:: WHAT THE TASK ASKS ::
Which lines in the material below contain the word "site"? Copy each of them.

:: DATA FOR THE TASK ::
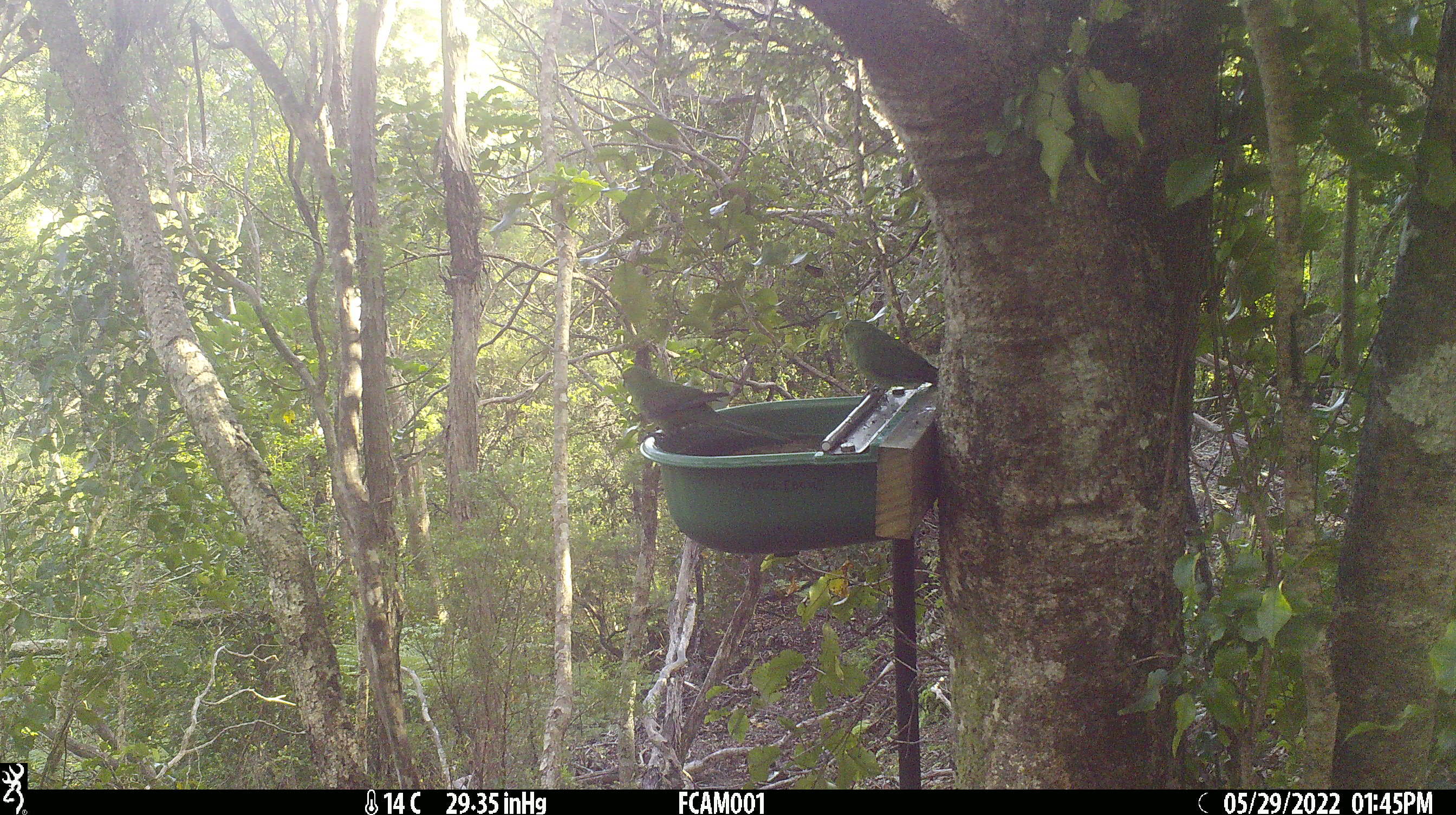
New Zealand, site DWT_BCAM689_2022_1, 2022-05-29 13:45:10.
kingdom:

--

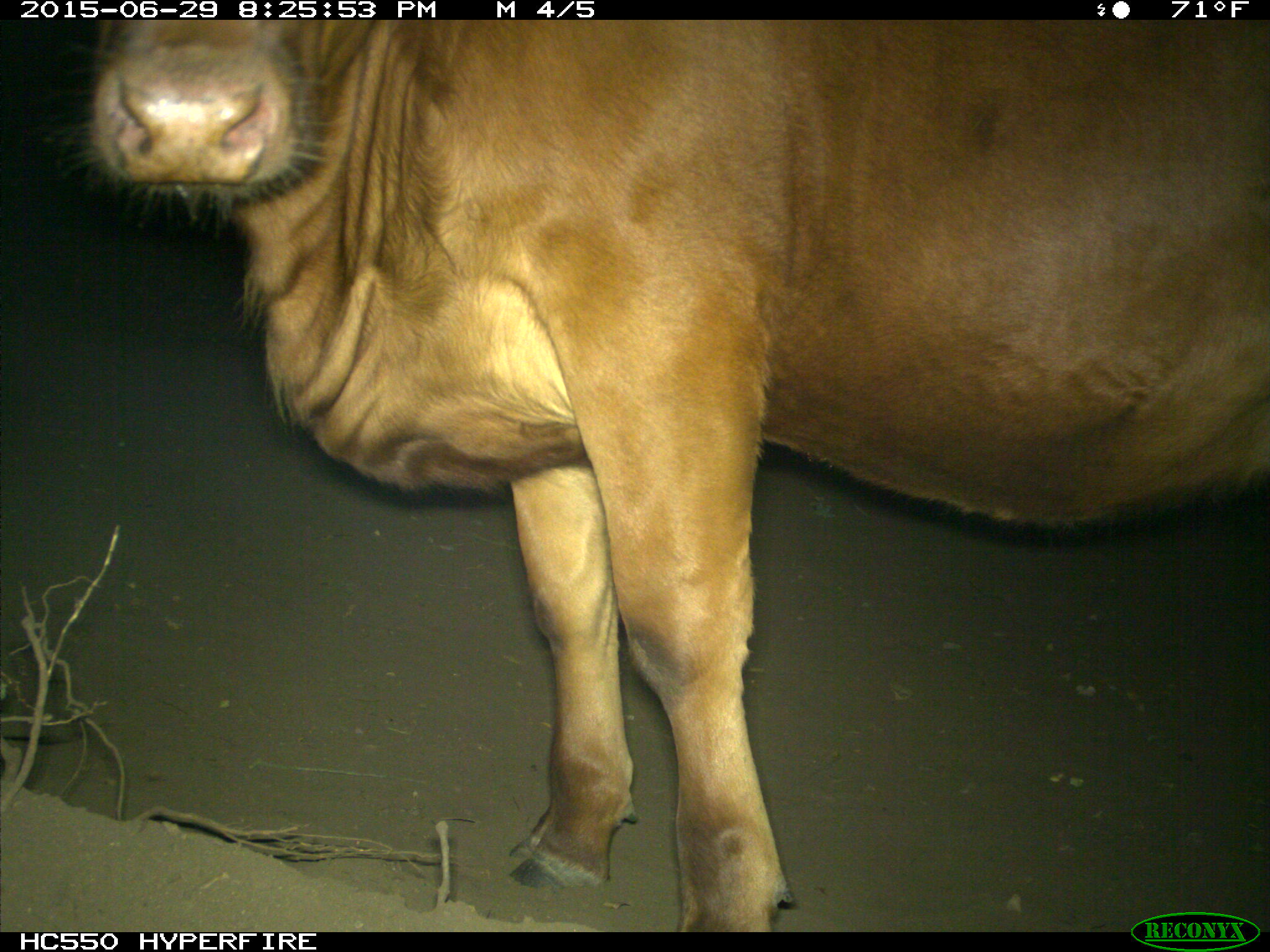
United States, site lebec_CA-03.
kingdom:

...

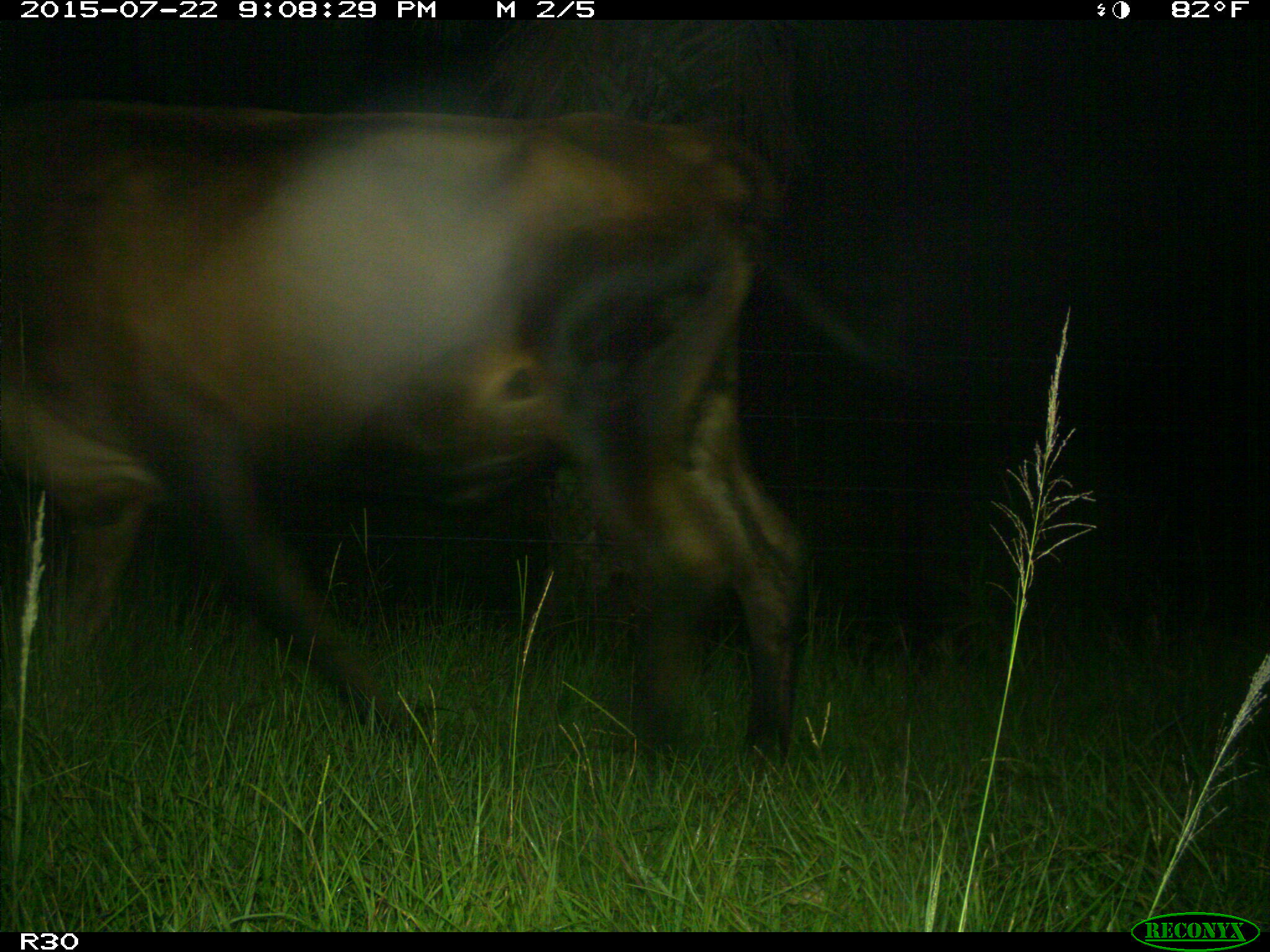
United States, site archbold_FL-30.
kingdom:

:: YOUR RESPONSE ::
New Zealand, site DWT_BCAM689_2022_1, 2022-05-29 13:45:10.
United States, site lebec_CA-03.
United States, site archbold_FL-30.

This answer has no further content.